Even before the events of Palestinian September erupt and rescue Prime Minister Benjamin Netanyahu from having to cope with "the peoples' demands," it seems he is already arranging on his own for the protest to be weakened. The Trajtenberg Committee, whose chairman has already announced that he will not bust the budget, is merely a smoke screen. Behind him, a three-sided process of dismantlement is taking place.
The first side of the triangle, the committees to accelerate residential construction (known in Hebrew by the acronym vadal ), has already been completed. Netanyahu presented their establishment as a response to the protest, even though these committees, an exact replica of the Residential Construction Committee of days gone by, have been his pet idea for several years now, in the spirit of the land privatization he has tried to carry out ever since 1996.
The second side of the triangle, the battle against economic concentration, is also behind us. In his weakness, Netanyahu allowed this concentration to worsen, but that isn't what he wanted. Now, it would admittedly be convenient for him to implement the recommendations of the committee he set up and portray himself as a trust-buster, but in any case, he believes in the necessity of this step with all his might.

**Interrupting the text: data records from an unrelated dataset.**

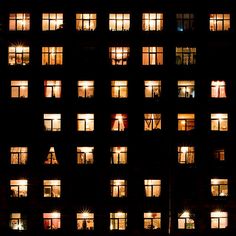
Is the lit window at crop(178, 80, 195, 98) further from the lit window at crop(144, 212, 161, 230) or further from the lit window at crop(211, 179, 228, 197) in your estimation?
the lit window at crop(144, 212, 161, 230)

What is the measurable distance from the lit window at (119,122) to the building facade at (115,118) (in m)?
0.07

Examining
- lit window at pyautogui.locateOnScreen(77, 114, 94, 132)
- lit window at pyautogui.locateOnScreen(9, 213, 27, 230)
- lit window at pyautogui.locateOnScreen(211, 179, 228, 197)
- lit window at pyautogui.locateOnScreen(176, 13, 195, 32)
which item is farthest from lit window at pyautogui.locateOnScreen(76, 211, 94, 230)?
lit window at pyautogui.locateOnScreen(176, 13, 195, 32)

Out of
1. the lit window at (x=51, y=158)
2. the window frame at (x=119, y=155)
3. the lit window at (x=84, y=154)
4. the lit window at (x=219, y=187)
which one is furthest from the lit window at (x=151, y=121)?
the lit window at (x=51, y=158)

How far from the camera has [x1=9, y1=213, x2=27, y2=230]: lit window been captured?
34.5 metres

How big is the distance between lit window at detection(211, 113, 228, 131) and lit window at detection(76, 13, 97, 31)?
9.06 m

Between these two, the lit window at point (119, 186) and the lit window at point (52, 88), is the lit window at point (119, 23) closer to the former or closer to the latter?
the lit window at point (52, 88)

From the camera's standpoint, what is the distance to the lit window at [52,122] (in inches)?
Result: 1368

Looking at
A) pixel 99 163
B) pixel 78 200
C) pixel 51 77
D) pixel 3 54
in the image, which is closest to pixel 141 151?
pixel 99 163

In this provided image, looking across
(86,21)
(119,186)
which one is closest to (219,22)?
(86,21)

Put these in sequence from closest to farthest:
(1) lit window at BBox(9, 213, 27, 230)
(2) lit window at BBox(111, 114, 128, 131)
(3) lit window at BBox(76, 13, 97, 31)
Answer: (1) lit window at BBox(9, 213, 27, 230), (3) lit window at BBox(76, 13, 97, 31), (2) lit window at BBox(111, 114, 128, 131)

The third side - a change in tax policy - has been trumpeted in headlines since the beginning of the week. But faithful to the economic system to which he adheres with impressive religious zeal, Netanyahu has thus far refused to accede to the Finance Ministry's pleas to make such a change.

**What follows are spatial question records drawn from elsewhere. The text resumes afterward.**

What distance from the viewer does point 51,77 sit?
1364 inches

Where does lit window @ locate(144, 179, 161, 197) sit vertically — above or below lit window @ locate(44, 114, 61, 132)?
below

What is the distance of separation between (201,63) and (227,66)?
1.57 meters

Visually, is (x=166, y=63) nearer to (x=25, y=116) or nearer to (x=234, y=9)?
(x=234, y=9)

For some years now, treasury experts have sought to cancel planned reductions in corporate tax and even to raise this tax, to create a special tax bracket for especially high earners, and to raise taxes on income that isn't from labor - primarily, capital gains and dividends. As far back as a year and a half ago, the treasury's outgoing budget director, Udi Nissan, warned that continued tax reductions were liable to exact a heavy price, and that Netanyahu's belief that "fewer taxes mean more growth" was mistaken. "Citizens of a country with a per capita income of $30,000 expect a higher level of public services," he said in an interview with TheMarker.
Granted, Nissan didn't say that the level of those services that have undergone privatization or massive dilution is disastrous, but he hinted as much. And experience teaches that the farther away a person is from his public office, the more outspoken he becomes.

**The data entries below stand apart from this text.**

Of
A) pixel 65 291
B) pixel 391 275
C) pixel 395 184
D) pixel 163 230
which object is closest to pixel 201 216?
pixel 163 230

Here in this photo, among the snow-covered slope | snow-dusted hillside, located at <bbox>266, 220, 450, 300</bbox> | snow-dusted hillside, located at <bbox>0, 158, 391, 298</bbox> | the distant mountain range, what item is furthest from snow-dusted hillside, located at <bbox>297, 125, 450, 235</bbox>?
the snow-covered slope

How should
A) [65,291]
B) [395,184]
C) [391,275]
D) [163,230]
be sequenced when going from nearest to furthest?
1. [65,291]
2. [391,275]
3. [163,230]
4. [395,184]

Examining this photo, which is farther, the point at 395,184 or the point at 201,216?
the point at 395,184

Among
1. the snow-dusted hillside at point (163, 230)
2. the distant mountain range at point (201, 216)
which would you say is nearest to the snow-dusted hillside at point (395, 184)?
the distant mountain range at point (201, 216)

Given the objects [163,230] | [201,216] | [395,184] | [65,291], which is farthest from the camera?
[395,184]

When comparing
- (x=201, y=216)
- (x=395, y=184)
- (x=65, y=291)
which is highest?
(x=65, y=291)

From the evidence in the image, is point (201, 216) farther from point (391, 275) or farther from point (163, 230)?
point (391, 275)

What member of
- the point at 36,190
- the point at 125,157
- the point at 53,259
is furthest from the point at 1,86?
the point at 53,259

As noted, Netanyahu has thus far stubbornly refused. But now, to ease the pressure, he might accede to a softened version of the treasury proposals and present it as an achievement for the protesters.
When the complete triangle is presented to the public, that will be the protest's moment of truth. Its leaders, and the experts they asked to assist them, will have to explain why this triangle is not a real achievement and is not a reason to dismantle the protest tents. They will have to remind the public why they took to the streets, and why, as long as the system here has not been radically changed, they have no reason to desist from the profound revolution they are carrying out, which has already given rise to a sweeping change in the socioeconomic discourse.
That is where the protesters' responsibility lies. But this responsibility cannot be allowed to fall on the young protesters alone. The much greater share falls on Israel's business community, to which successive governments have catered. It's difficult for them? They have people whose example they can follow.
The legendary Warren Buffett fired the opening shot, and this week, a group of the highest earners in France - including bankers, advertising and media tycoons, and the CEOs of companies like L'Oreal, Danone and Citroen - published a petition entitled "Tax us!" Nothing less. In light of France's deficit, and as a gesture of solidarity with the general public that is being asked to contribute to the effort, the rich, who termed themselves "the fortunate," demanded to pay much higher taxes than the state currently levies on them.
They thereby confirmed the economic thesis that has recently gained prominence in Europe: that huge deficits are not the result of excessive government spending, but of insufficient income, which (to quote Nissan ) weakens the state's ability to provide services. Moreover, they proved they understood that something very deep and basic has changed: that the party is over.
But in Israel, aside from occasional expressions of "solidarity" with the protest for PR purposes, the tycoons - who like to click their tongues over "the state of education" and "the state of the health system" - have yet to utter a single responsible peep. The time has come for them to do so.